▶ **Изучите материал**
1. Ответьте на вопросы по отрывку о человеке как правовом существе, давая каждый ответ на отдельной строке с той же пометкой:
(а) Как озаглавлена глава 4 «Философии права» В.С. Нерсесянца?
(б) Во что, по Аристотелю, превращается человек, если живёт один?
(в) Что, по констатации Аристотеля, делает неизбежным законное принуждение?
2. Выпишите из отрывка о человеке как правовом существе все короткие выражения в кавычках, кроме длинной цитаты, которая начинается словами «Конечно, по аналогии».
3. Продолжите отрывок о человеке как правовом существе, начав сразу после его последнего предложения.

▶ **Приведённый отрывок**
========================

Вторым важнейшим заблуждением «классиков неклассической философии права» явилось отношение к человеку как «правовому существу», ставшая для многих из них общим местом. Не В.С. Нерсесянц ли пустил в ход это «крылатое выражение»? В главе 4 его «Философии права», озаглавленной «Правовая онтология», первый раздел называется «Человек как правовое существо». «Конечно, по аналогии с аристотелевским положением о том, что человек, по природе своей, – существо политическое можно сказать, что человек, по природе своей, есть существо правовое, – писал он. – Но подобные суждения вовсе не означают априорности, природной данности, прирожденности человеку политической или правовой сущности, политических или правовых свойств и качеств»99. Как аналогия В.С. Нерсесянца, так и комментарий к ней вряд ли удачны. Назвав человека «животным политическим», Аристотель имел в виду именно его природу: человек не может жить один, в этом случае он превращается в зверя. Причем жизнь в обществе не всегда гармонична, хотя к этому и следует стремиться. Порой ей свойственны острые конфликты, но разделение труда, жизнеобеспечение не оставляют человеку иного выбора как жить в обществе. Правовым же существом или животным Аристотель никогда человека не называл, явно не относя правопослушность к его природе в отличие от инстинкта общественного существования. Наоборот, Аристотель со свойственным ему реализмом констатирует, что большинство людей не склонно поступать добросовестно ни по отношению к себе, ни в особенности по отношению к другим, что делает неизбежным законное принуждение.

========================

▶ **Предоставленные сведения**

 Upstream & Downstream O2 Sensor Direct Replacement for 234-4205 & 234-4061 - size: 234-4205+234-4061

========================

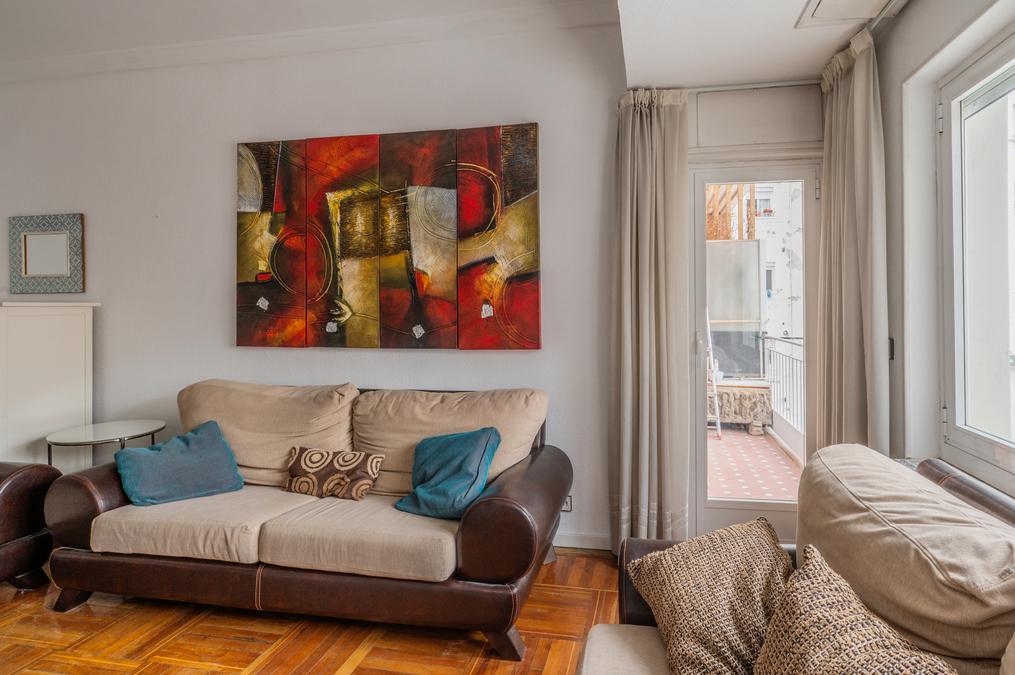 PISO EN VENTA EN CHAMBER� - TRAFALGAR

========================

▶ **Ответы к заданиям**
1.
(а) «Правовая онтология».
(б) В зверя.
(в) То, что большинство людей не склонно поступать добросовестно ни по отношению к себе, ни в особенности по отношению к другим.

2.
«классиков неклассической философии права»
«правовому существу»
«крылатое выражение»
«Философии права»
«Правовая онтология»
«Человек как правовое существо»
«животным политическим»

3.
Заимствовали представители «неклассической теории права» понятие «правовое существо», или «правовой человек» у В.С. Нерсесянца, или изобрели его сами, они придали этому понятию благостный смысл и увидели в нем «предельное онтологическое основание права». И это в высшей степени наивно. Человек как продукт природы за редкими исключениями представляет собой не правовое, а эгоистическое существо. Хотя обычно он наделен сознанием добра и зла, это сплошь и рядом не сдерживает его от дурных, противоправных поступков, продиктованных собственным интересом. Так описывал человека прозорливый Макиавелли. Войной всех против всех представлялось Гоббсу естественное состояние, т.е. ничем не ограниченная свобода человека. То же самое у Гегеля, у которого триада абстрактного права, т.е. типов поведения человека, влекущих правовые последствия, завершается неправом, включающим все неблаговидные поступки, от сравнительно невинных до тягчайших преступлений. Эгоистом считали человека И. Бентам, Р. Иеринг и многие другие. И даже попытка Н.Г. Чернышевского и русских народников переориентировать поведение человека со своекорыстных нужд на общее благо получила название «разумного эгоизма».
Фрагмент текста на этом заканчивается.